3.2. Effect of NDI1 Expression on Behavior Following either Saline or MPTP Treatment

The elevated body swing test (Figure 3(a)) was chosen due to the fact that it is a nondrug-based test for lateralized activity in unilateral Parkinson’s models. It has been reported that the effect of administering amphetamines multiple times can lead to a sensitization resulting in poor correlation between neuronal loss and behavioral effects. Each group of animals was first tested 1 week prior to and again approximately 1 week after MPTP treatment to evaluate the protective effect of NDI1 expression in the nigrostriatal pathway. In the pre-MPTP trials, the results confirmed no bias towards one side or the other (data not shown). The % left and % right swings were as follows (mean ± SEM): MPTP Only (MO) = 52.5% (± 2.6, L) and 47.5% (± 2.6, R); NDI1 + Saline (NS) = 47.5% (± 2.8, L) and 52.5% (± 2.8, R); NDI1 + MPTP (NM) = 48.4% (± 2.1, L) and 51.6% (± 2.1, R). Analysis of the post-MPTP treatment revealed a significant change in behavior for the NM group only (Figure 3(a)), to 67.9% (± 3.4, L) and 32.1% (± 3.4, R).

Figure 3: Analysis of mouse behavior tests 1 week after MPTP treatment. All trials were videotaped and analyzed at a later time by an observer blind to the identity of the animal. (a) For the EBS test, each animal was held 1 cm from the base of its tail and suspended approximately 1 cm above the table for 60 sec. The number of swings greater than 30° from the vertical position was counted, and the next swing was counted only after the animal passed through vertical. (b) For the drug-induced rotation test, the number of quarter turns around the bowl and the direction were used to evaluate any bias created by the protection of NDI1 when challenged with either MPTP or saline. Data are represented as mean ± SEM (MPTP Only, ; NDI1 + Saline, ; NDI1 + MPTP, ) . Light grey column, movement left; dark grey column, movement right.

Methamphetamine- (MA-) induced rotation provides a robust method for evaluating unilateral damage in the Parkinson’s mouse model.
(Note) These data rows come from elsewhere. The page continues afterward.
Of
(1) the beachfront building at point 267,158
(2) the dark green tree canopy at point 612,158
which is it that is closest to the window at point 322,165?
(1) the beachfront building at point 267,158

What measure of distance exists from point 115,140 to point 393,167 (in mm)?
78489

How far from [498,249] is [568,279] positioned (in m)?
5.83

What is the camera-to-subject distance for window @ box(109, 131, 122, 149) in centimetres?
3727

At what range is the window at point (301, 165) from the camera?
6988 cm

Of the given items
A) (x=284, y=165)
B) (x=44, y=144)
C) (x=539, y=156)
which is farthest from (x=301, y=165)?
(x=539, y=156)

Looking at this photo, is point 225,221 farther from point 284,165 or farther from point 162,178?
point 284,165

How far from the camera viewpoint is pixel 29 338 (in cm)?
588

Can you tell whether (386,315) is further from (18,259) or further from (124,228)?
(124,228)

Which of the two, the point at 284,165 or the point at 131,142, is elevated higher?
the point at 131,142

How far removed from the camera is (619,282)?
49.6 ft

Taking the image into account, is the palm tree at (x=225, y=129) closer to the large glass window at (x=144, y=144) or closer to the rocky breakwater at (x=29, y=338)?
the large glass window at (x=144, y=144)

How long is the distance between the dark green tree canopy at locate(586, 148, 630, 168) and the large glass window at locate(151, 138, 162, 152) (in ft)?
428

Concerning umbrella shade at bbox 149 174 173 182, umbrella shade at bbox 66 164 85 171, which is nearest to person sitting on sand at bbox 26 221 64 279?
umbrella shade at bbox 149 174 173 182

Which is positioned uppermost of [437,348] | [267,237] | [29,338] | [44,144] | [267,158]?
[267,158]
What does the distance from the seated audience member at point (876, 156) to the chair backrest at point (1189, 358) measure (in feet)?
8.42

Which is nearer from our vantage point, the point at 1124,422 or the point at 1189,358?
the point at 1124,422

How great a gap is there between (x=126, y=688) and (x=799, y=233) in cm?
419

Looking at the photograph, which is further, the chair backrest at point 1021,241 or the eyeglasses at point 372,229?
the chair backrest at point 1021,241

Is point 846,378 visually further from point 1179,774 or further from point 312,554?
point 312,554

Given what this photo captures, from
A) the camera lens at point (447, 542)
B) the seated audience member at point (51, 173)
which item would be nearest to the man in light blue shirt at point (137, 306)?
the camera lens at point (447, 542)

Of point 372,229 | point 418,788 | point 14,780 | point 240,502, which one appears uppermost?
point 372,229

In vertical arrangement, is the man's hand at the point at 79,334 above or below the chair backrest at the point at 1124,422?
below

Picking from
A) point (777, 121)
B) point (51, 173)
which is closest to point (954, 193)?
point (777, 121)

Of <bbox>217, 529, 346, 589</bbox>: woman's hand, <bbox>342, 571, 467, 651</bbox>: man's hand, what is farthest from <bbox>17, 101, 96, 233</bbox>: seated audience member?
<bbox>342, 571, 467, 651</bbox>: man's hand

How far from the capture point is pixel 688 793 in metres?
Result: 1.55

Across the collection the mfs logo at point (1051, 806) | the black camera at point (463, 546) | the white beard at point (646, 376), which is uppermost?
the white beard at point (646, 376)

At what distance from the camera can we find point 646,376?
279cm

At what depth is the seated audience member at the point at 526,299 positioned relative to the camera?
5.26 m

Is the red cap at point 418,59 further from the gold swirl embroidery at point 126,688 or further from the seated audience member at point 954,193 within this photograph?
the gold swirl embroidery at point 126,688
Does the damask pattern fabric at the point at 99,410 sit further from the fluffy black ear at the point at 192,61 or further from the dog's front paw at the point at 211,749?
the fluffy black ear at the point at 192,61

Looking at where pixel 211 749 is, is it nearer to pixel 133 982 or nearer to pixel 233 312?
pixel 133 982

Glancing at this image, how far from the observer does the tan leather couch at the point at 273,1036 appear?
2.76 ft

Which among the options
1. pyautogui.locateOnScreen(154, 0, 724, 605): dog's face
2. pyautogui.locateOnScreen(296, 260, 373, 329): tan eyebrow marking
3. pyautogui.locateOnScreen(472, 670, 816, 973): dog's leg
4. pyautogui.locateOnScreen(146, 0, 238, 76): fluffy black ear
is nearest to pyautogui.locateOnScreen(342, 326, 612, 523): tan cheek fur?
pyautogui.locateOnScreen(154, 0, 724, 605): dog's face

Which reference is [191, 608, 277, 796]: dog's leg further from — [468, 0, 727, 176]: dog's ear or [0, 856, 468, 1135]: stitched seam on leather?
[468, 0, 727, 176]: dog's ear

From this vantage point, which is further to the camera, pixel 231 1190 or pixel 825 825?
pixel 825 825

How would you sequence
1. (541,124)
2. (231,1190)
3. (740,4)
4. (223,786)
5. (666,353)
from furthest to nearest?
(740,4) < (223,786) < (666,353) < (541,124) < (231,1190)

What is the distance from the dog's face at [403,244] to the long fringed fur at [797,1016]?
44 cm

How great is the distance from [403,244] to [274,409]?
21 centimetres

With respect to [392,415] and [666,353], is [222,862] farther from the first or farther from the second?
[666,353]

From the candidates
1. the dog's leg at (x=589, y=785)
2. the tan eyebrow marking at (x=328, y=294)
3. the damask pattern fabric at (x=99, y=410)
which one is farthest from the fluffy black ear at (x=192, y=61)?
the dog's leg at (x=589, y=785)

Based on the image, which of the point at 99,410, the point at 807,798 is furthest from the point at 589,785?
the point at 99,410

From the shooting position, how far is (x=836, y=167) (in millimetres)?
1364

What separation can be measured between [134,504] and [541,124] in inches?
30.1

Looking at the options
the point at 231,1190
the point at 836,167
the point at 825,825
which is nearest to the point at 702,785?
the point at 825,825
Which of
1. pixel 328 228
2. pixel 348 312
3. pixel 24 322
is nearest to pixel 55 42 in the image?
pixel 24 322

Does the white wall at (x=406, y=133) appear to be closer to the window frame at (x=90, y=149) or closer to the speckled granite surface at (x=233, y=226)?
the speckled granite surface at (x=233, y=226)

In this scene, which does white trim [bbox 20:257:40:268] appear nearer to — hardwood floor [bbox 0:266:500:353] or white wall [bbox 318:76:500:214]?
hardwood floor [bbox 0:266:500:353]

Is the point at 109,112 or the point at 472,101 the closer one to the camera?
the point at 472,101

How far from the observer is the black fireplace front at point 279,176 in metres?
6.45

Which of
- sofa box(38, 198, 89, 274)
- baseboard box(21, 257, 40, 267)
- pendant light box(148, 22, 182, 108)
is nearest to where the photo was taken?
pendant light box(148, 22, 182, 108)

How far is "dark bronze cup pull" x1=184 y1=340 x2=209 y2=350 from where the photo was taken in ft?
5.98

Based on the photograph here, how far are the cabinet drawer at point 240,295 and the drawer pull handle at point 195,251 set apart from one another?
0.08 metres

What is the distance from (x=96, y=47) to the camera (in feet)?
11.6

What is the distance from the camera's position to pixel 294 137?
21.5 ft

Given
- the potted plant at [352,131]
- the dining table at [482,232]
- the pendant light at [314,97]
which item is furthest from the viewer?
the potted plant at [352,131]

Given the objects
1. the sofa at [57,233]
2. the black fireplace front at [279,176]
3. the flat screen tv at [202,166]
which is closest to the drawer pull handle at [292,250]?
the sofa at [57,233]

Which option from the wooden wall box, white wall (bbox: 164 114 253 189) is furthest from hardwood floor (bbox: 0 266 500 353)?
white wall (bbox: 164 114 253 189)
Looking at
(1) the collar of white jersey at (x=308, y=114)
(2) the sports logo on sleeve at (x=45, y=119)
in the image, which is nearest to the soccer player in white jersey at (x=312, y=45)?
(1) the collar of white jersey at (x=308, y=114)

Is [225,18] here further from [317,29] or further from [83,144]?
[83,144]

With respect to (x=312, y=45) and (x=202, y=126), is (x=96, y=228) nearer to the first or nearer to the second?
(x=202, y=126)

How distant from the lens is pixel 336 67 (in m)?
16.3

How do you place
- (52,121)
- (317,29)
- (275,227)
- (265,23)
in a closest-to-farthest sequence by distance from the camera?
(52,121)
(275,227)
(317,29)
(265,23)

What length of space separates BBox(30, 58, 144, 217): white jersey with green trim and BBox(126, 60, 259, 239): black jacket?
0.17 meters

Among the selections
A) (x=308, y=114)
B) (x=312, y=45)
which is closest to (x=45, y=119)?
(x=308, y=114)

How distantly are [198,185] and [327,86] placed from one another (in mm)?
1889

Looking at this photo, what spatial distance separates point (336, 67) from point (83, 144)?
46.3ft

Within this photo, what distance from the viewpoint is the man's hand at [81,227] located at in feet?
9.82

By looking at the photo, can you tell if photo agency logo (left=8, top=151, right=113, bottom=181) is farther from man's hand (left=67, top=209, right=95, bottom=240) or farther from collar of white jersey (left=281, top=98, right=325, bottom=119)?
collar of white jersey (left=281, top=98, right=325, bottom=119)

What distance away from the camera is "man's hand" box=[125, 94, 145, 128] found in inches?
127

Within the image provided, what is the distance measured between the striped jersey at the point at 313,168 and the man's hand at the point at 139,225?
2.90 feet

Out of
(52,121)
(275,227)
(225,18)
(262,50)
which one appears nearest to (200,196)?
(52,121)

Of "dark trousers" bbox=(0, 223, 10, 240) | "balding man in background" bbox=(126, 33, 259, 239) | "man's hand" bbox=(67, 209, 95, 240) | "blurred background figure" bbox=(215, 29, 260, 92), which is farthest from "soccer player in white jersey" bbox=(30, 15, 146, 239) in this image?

One week prior to and 1 week after MPTP treatment, animals were injected with 1.5 mg/kg MA. Rotational behavior (Figure 3(b)) was monitored for 40 min, with no significant bias for the pre-MPTP treatment test (results not shown). The % turns were as follows (mean ± SEM): MO = 47.4% (± 7.1, L) and 52.6% (± 7.1, R), NS = 52.4% (± 5.1, L) and 46.6% (± 5.1, R), and NM = 55.0% (± 4.0, L) and 45.0% (± 4.0, R). One week after MPTP treatment, the test was repeated (total time between trials was 3 weeks), which resulted in a significant bias for the NM group only (Figure 3(b)), 76.8% (± 3.1, L) and 23.2% (± 3.1, R).

3.3. Neurochemical Analysis of the Dopaminergic System

To evaluate the level of protection that expression of NDI1 provided to the nigrostriatal system, HPLC analysis of the striatal region was used to evaluate the levels of DA, DOPAC, and serotonin (Figures 4(a)4(c)). Significant decreases were observed for the MPTP-Only (MO) group, to approximately 30% of control (NS) for DA (Figure 4(a)) and 75% of control for DOPAC (Figure 4(b)), as well as the nontransduced hemisphere for the NDI1-MPTP (NM), 32% of control for DA, (Figure 4(a)) and 73% of control for DOPAC (Figure 4(b)). For the NDI1-transduced hemisphere 100% protection was observed for both DA (Figure 4(a)) and the major DA metabolite DOPAC (Figure 4(b)). As expected, there were no significant changes in the serotonin levels with the administration of MPTP (Figure 4(c)).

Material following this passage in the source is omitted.